Error loading file with ifstream - only a small part is loaded

I am trying to open a file and put it into a string. My code is:

#include <iostream>
#include <fstream>
#include <string>
using namespace std;

int main () {
  streampos size;
  char * memblock;

  ifstream file ("C:\\a\\test.snt", ios::in | ios::binary | ios::ate);
  if (file.is_open()){

    size = file.tellg();
    memblock = new char [size];
    file.seekg (0, ios::beg);
    file.read (memblock, size);
    file.close();

    std::string someString(memblock);

    if(file.bad()){cout << "Bad\n";}
    if(file.fail()){cout << "Fail\n";}

    delete[] memblock;
  }else{ cout << "Unable to open file";}

  return 0;
}

The problem is it does not load most of the only a small part as such "ýýýý««««««««îþîþ". The file I am trying to when opened with notepad++ looks like such Notepad++
(source: gyazo.com)

Upvotes: 1

Views: 409

Answers (2)

Lightness Races in Orbit
Lightness Races in Orbit

Reputation: 385405

std::string someString(memblock);

Here you're using the string constructor that takes a const char* and reads until the first null byte, as it has no other way to know how many bytes to read.

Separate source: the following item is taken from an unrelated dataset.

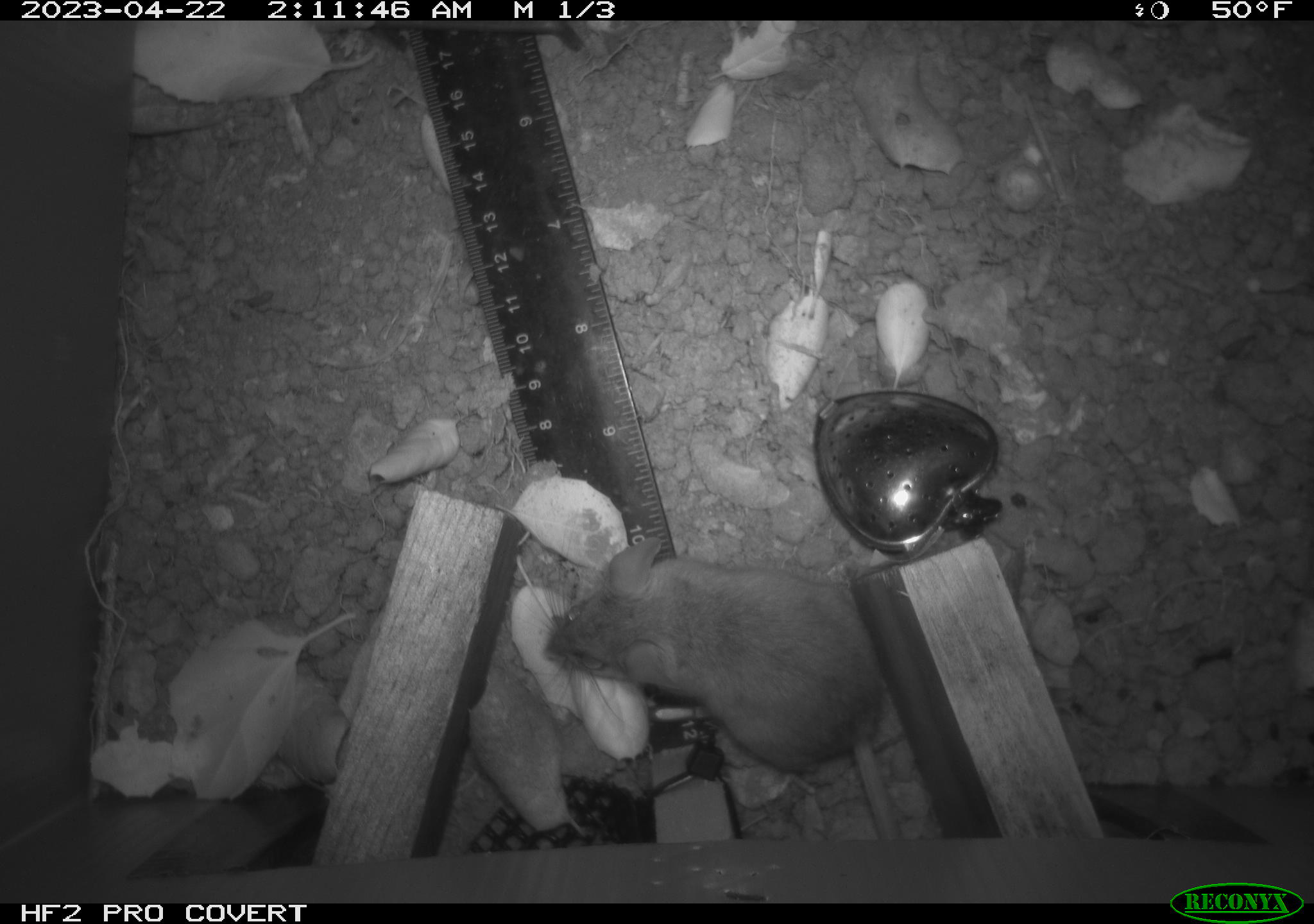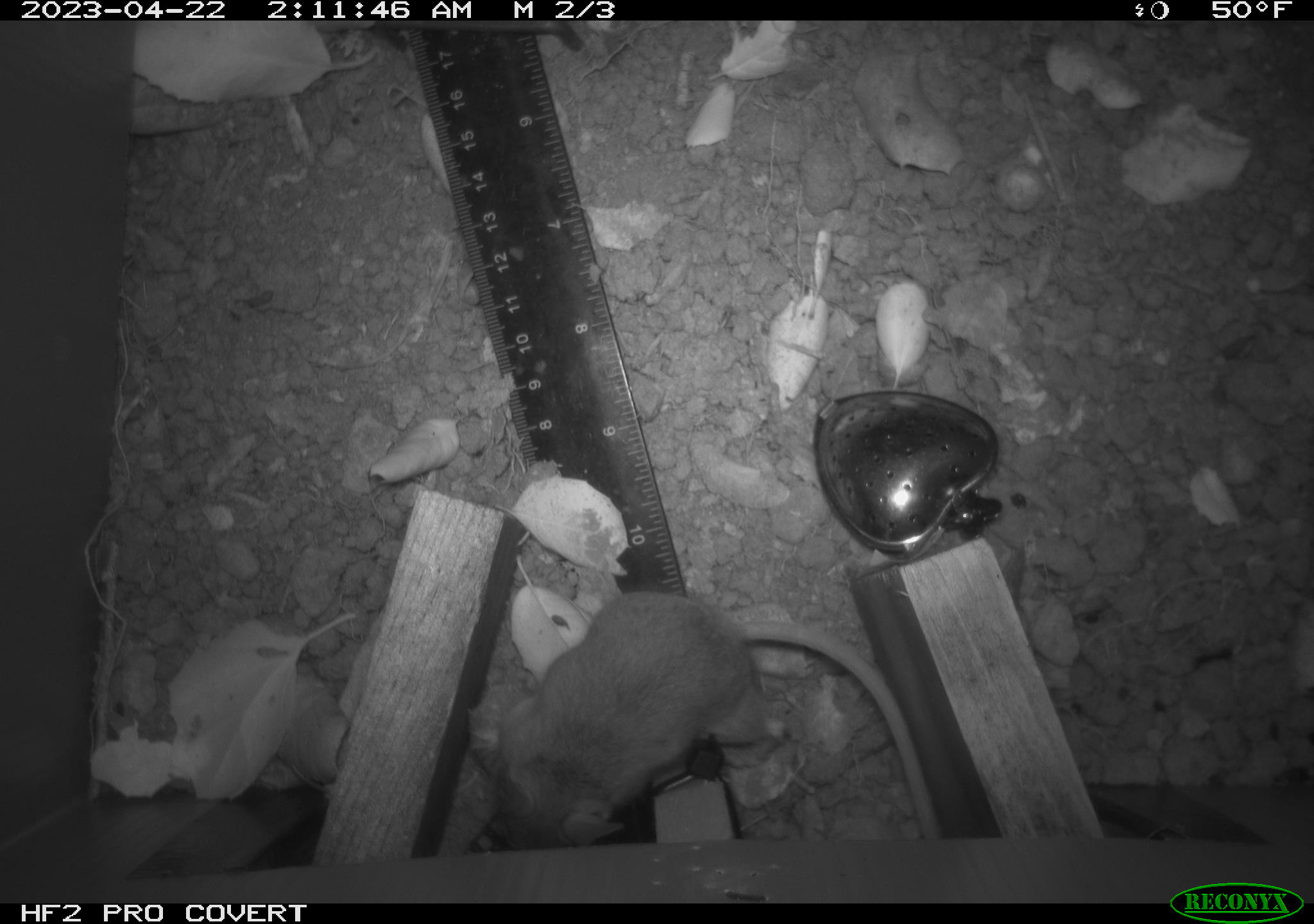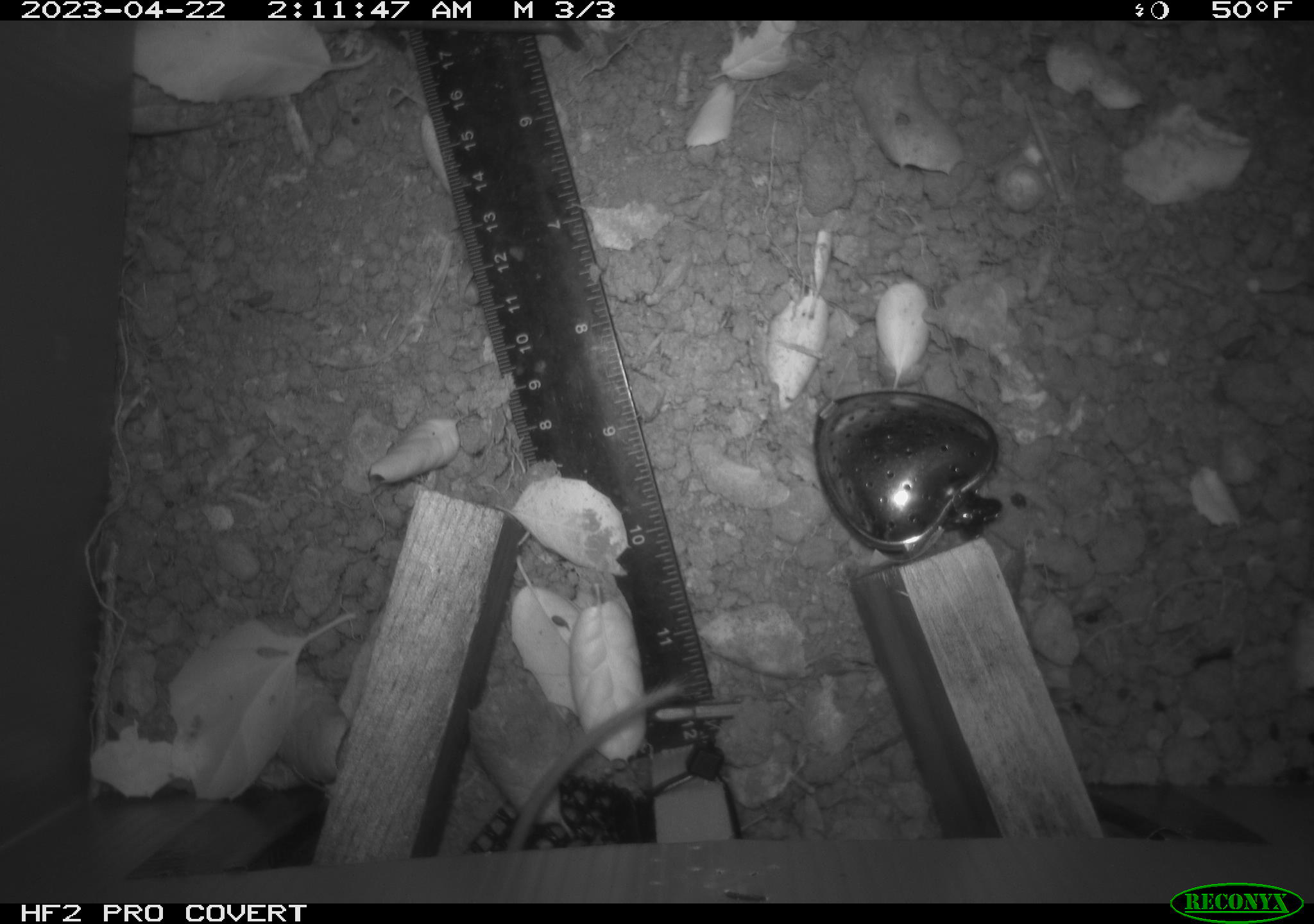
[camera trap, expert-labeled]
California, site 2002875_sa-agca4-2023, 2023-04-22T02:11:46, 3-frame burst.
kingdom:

  • In your binary file, one of those null bytes is appearing quite early.
  • If your file had no null bytes, the string constructor would just keep reading even beyond your allocated memory, causing danger and calamity.

Instead, use the string constructor that reads precisely the number of bytes you tell it to, regardless of what the bytes' values are:

std::string someString(memblock, size);

Upvotes: 1

simonc
simonc

Reputation: 42215

std::string someString(memblock);

should be

std::string someString(memblock, size);

The former version of the constructor creates someString treating memblock as a C-style string which terminates at the first byte with value 0. This may end up creating too short a string; for other file contents, you might end up reading beyond the memory you allocated.

The latter version creates someString using the full contents of memblock, including any 0 bytes.